In this study results demonstrated the differences in establish-ment vigor, seedling emergence, and top growth according to OSAs and their rates. This conclusion is supported by other researchers. In a study under greenhouse conditions with warm-season turfgrasses, Liu et al. (2005) demonstrated increased clipping yields three times and improved the turf quality in rootzone sand at 15% (v/v) with compost organic materials. Also, research with cool- season grass indicated that turf growth and quality were influenced by organic amendment in perennial ryegrass and KB (Kim, 2009a, 2009b).

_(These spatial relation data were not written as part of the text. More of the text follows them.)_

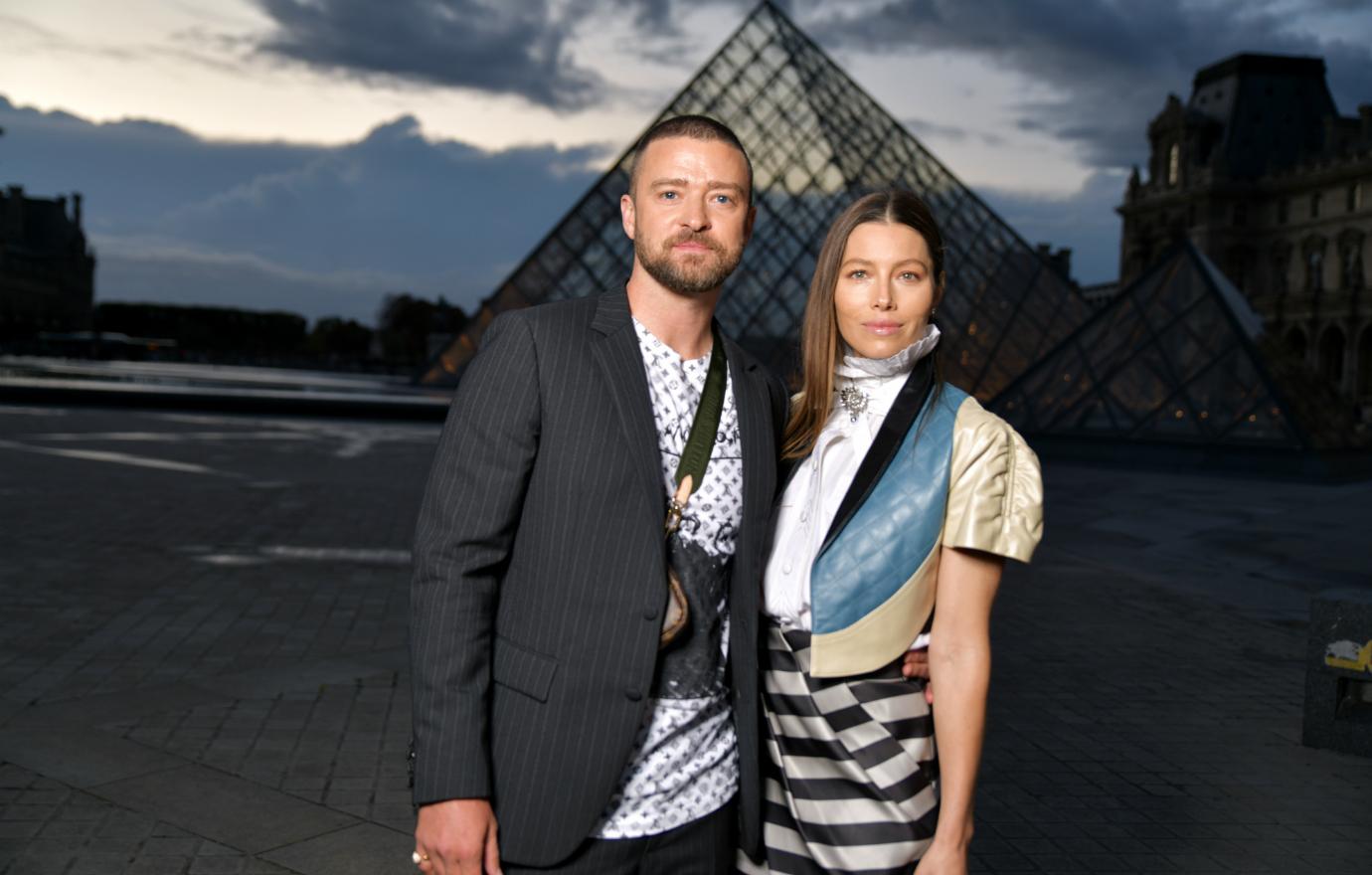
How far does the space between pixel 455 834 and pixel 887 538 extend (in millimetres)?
774

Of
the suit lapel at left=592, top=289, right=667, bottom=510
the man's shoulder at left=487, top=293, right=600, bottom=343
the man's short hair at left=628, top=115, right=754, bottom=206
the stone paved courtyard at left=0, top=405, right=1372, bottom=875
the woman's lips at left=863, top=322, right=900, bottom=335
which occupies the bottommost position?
the stone paved courtyard at left=0, top=405, right=1372, bottom=875

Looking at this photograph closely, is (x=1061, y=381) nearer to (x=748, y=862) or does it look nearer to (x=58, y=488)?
(x=58, y=488)

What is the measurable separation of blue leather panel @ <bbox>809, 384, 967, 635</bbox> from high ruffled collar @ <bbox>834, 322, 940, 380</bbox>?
5.4 inches

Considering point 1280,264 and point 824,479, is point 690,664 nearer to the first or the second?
point 824,479

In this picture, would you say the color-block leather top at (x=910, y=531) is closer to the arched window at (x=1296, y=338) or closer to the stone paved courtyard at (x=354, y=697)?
the stone paved courtyard at (x=354, y=697)

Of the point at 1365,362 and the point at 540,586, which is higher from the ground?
the point at 1365,362

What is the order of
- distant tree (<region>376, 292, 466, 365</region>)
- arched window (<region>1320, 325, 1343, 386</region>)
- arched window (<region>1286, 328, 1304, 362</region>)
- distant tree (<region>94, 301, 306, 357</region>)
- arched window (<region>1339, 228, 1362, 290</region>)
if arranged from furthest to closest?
distant tree (<region>94, 301, 306, 357</region>) < distant tree (<region>376, 292, 466, 365</region>) < arched window (<region>1286, 328, 1304, 362</region>) < arched window (<region>1339, 228, 1362, 290</region>) < arched window (<region>1320, 325, 1343, 386</region>)

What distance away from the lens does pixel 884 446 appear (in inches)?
71.4

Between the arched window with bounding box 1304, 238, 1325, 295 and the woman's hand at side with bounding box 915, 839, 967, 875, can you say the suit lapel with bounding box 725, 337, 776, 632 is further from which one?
the arched window with bounding box 1304, 238, 1325, 295

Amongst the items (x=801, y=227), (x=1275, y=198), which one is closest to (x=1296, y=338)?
(x=1275, y=198)

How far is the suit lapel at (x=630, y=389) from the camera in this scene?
5.77 feet

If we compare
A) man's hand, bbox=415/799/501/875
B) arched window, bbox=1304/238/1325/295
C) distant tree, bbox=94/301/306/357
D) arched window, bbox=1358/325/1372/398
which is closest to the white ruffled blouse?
man's hand, bbox=415/799/501/875

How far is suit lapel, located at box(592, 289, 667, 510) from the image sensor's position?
5.77 ft

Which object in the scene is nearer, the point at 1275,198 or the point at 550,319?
the point at 550,319
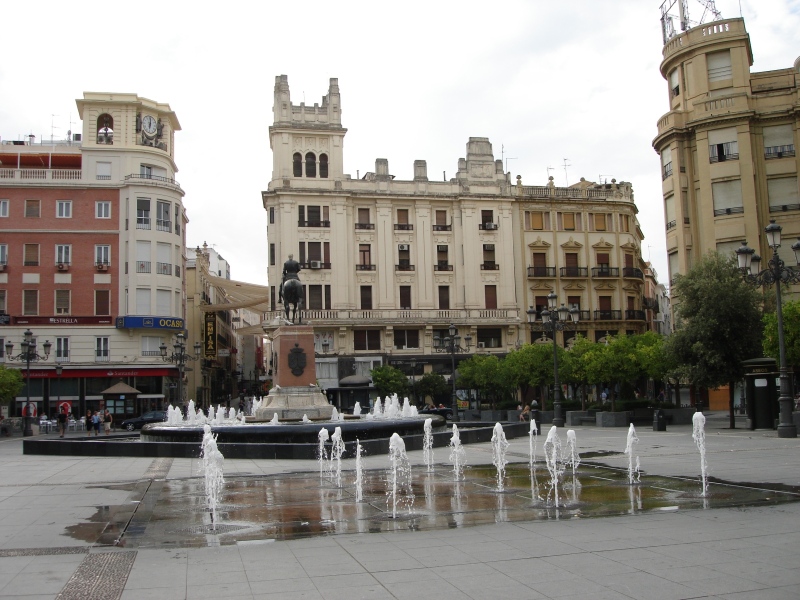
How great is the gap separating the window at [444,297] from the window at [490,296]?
2749 mm

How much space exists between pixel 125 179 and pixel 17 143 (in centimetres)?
1053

Optimum rate for rootzone mix may be dependent on the type of OSA. Reasonable mixing rates are considered as 10 to 20% for establishment vigor and 20 to 40% for shoot growth, regardless of OSAs (Table 4). Several researchers reported various threshold levels of organic matter in sand- based soil systems. It has been concluded by the same author that proper levels for surface organic matter in rootzone by weight was lower than 3-4% (Carrow, 1998) and 4-5% (Carrow, 2004). Adams and Saxon (1979) reported that organic matter levels over 12% initiated to dominate rootzone performance. But these conclusions for organic matter levels were based on weight basis. The recommen-dation would be variable when compared with a volume- to-volume basis, being possibly higher rates in mixtures. Alkire (2007) suggested organic matter with 10-20% of volume should be used to amend the sand content within the sports turf rootzone mix. Therefore, it was considered that its optimum rate varies with OSAs as well as growth characteristics. This means that unknown OSA should be tested for a planting purpose before an on-site application. In a study on the effect of rootzone mixes on the growth of creeping bentgrass (Agrostis palustris Huds.) in putting green (Kim et al., 1999), they concluded that a proper rate for rootzone mix should be decided, based on both turf growth and soil physical properties.
Considering overall responses such as establishment vigor, seedling emergence, and top growth, both local OMC and imported OMD amendments are considered as the useful soil amendments applicable for sports turfs. The amendment OMA is also a good source for rootzone mix. The amendment OME would be applied for a low maintenance turfs such as rough and utility areas due to greater shoot growth. Information on these amendments from this study would be of a practical use for sports turf design and construction. A further study would be useful for evaluating OSA effects on growth characteristics of other major turfgrasses. Addi-tional information from repeated experiments and field performance test is also needed for these OSAs to determine proper OSA and rate for sports turf application in Korea as an expensive, importing peat substitute.